- _What to work on_: Below are lines of data; restate word for word those running from the line containing "category: robin" to the line containing "scientific name: Trichosurus vulpecula", inclusive, and no others.

Extracted data entries
=== Section Start ===

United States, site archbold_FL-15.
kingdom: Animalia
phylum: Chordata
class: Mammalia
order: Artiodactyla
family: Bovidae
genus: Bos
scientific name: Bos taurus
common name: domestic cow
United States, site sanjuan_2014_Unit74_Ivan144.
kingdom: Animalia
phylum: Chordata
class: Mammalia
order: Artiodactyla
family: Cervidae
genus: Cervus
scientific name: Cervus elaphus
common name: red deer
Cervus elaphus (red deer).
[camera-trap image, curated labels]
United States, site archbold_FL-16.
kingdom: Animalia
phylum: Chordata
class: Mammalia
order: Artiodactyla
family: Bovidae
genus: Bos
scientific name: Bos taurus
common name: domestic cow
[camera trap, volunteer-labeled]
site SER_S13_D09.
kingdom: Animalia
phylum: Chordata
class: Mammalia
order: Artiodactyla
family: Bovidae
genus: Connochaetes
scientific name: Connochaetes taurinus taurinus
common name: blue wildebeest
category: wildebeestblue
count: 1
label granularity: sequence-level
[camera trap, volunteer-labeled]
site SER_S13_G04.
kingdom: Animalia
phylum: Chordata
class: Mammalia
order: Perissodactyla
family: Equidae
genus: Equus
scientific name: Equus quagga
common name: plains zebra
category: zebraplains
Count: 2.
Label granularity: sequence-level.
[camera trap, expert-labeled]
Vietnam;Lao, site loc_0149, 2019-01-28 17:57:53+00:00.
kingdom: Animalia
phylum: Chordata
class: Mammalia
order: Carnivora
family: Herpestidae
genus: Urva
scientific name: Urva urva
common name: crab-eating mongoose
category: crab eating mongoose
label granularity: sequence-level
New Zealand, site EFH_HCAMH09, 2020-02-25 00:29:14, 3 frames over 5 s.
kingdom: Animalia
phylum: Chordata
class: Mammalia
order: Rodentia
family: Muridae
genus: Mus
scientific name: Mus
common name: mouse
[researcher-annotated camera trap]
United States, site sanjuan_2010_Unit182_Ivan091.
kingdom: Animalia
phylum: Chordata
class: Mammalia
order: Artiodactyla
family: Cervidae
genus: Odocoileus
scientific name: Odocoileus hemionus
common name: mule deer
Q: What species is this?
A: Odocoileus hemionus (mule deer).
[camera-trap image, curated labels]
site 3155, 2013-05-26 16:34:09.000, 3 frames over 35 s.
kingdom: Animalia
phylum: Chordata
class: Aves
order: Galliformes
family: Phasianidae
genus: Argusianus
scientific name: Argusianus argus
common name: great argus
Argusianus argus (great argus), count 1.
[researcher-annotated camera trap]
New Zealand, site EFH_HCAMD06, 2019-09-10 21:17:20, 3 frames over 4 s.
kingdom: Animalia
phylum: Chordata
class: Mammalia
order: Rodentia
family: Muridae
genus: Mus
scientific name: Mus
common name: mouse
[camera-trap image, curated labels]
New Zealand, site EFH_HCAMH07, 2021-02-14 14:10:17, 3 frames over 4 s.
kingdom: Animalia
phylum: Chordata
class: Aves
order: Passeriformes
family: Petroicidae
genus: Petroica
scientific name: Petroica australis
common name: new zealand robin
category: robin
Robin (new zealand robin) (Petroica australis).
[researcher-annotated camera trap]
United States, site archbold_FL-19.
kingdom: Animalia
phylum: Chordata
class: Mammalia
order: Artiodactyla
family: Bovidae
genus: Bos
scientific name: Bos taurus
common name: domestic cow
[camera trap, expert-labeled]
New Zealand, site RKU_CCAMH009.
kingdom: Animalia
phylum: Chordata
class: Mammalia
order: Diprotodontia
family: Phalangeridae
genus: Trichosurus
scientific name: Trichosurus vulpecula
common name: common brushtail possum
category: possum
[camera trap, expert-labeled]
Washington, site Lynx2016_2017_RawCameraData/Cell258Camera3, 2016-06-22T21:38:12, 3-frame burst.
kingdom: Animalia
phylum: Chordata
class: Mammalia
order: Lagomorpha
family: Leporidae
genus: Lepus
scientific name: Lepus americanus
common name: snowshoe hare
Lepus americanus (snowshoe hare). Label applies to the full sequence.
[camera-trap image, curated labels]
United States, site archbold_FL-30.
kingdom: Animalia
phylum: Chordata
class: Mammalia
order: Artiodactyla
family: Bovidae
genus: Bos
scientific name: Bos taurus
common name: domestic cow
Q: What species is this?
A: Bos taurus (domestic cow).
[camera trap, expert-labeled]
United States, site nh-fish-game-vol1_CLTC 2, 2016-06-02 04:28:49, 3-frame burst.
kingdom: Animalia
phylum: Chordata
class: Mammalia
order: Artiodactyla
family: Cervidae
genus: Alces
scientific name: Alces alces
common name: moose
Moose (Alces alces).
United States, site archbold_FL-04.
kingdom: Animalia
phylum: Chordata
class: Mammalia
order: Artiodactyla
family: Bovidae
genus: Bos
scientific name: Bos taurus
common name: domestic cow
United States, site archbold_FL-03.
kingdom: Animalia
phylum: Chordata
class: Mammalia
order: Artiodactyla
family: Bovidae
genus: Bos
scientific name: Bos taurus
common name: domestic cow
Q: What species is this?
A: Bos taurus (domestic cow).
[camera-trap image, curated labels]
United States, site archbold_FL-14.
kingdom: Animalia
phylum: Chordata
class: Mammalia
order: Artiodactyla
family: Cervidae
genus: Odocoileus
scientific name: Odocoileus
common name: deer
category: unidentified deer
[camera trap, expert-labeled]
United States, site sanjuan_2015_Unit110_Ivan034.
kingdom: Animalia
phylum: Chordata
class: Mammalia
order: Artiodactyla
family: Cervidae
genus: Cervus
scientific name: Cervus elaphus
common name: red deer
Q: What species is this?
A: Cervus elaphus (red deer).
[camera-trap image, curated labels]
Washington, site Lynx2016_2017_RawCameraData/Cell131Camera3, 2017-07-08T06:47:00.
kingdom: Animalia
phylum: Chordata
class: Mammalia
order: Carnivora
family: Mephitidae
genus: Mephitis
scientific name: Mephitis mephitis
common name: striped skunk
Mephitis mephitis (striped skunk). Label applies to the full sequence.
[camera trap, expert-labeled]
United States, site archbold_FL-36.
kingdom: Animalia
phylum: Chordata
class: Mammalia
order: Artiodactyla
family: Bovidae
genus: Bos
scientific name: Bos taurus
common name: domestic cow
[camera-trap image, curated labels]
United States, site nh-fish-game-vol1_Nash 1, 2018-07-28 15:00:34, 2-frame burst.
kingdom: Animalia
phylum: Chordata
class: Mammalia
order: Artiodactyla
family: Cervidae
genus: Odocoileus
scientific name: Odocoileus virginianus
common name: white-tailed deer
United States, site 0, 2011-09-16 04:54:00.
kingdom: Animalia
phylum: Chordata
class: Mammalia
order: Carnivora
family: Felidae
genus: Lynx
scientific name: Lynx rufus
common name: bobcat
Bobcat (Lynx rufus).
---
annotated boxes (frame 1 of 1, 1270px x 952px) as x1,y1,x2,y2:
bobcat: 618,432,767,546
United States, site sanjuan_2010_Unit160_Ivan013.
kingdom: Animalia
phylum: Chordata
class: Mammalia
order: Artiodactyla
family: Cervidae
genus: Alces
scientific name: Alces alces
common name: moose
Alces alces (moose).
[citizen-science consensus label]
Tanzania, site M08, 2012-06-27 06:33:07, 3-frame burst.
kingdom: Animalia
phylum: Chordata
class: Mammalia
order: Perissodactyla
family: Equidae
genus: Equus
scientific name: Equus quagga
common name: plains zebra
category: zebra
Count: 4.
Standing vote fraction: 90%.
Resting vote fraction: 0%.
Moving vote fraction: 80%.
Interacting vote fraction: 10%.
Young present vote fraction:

=== Section End ===

- _Completed exercise_:
category: robin
Robin (new zealand robin) (Petroica australis).
[researcher-annotated camera trap]
United States, site archbold_FL-19.
kingdom: Animalia
phylum: Chordata
class: Mammalia
order: Artiodactyla
family: Bovidae
genus: Bos
scientific name: Bos taurus
common name: domestic cow
[camera trap, expert-labeled]
New Zealand, site RKU_CCAMH009.
kingdom: Animalia
phylum: Chordata
class: Mammalia
order: Diprotodontia
family: Phalangeridae
genus: Trichosurus
scientific name: Trichosurus vulpecula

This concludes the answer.